No clinically important impairment of donor ankle function was identified during follow-up in the PLT group. Measurements of dorsiflexion and plantar flexion strength remained stable at both 6 and 12 months after surgery. Similarly, isokinetic assessment demonstrated no statistically significant reduction in inversion or eversion torque during either concentric or eccentric testing, despite minor torque reductions ranging from 6% to 9%. Preservation of ankle function may be explained by the compensatory contribution of the peroneus brevis and other surrounding musculotendinous structures, which partially maintain eversion and plantar flexion function following PLT harvest. Previous studies have also reported minimal donor-site morbidity following PLT harvest [9,14,15]. Soleymanha et al. observed no significant structural alteration of the foot arch even at long-term follow-up intervals extending up to 23 years [9], while Manit et al. similarly concluded that PLT harvest does not produce clinically significant biomechanical impairment at the ankle [15]. In addition, Shi et al. reported preservation of ankle dorsiflexion, plantar flexion, and inversion-eversion strength following PLT harvest [14]. In the present series, routine suturing of the residual PLT stump to the peroneus brevis tendon may also have contributed to preservation of postoperative ankle function, as suggested in previous reports [16].
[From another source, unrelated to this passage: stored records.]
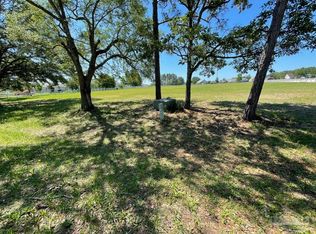 LOT 8 9 1/2 Mile Rd, Cantonment, FL 32533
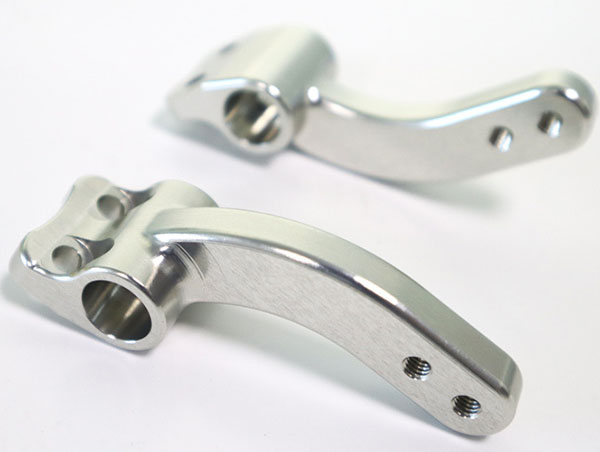 From CAD to Reality: A Practical Guide to CNC Aluminum Prototyping
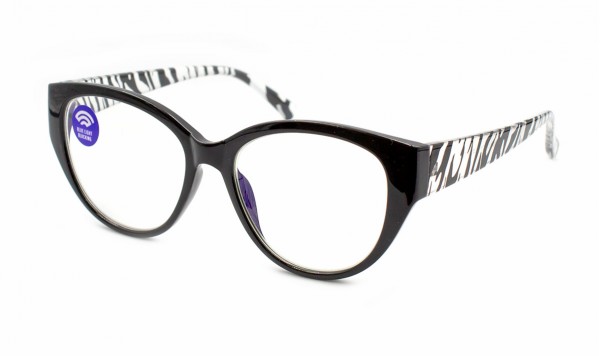 Окуляри комп'ютерні Verse 24001-C1  фото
Several limitations of the present study should be acknowledged. First, the relatively small sample size limits the statistical power to detect subtle differences between groups and reflects the comparatively uncommon nature of this injury combination. Second, no formal pre-study power analysis was performed. Finally, the duration of follow-up may be insufficient to fully evaluate long-term graft durability and late complications. Future investigations with larger patient populations, longer follow-up durations, validated ankle-specific functional scoring systems, and gait analysis may provide a more comprehensive assessment of donor-site morbidity and long-term reconstructive outcomes.
In conclusion, doubled ipsilateral PLT autograft demonstrated biomechanical strength comparable to quadrupled HT autograft for ACL reconstruction, while providing similar postoperative knee stability and functional outcomes at 12 months. Donor ankle function remained well preserved, with no clinically significant biomechanical impairment observed during follow-up. In patients with combined ACL and grade III MCL injuries, where medial hamstring harvest may increase the risk of additional soft tissue morbidity, the PLT represents a safe and effective alternative graft option. The technique may be particularly valuable in complex multi-ligament injuries, revision procedures, and cases involving substantial medial-sided soft tissue compromise.
Conflict of interest
None declared.
Funding:
No funding is received for this study.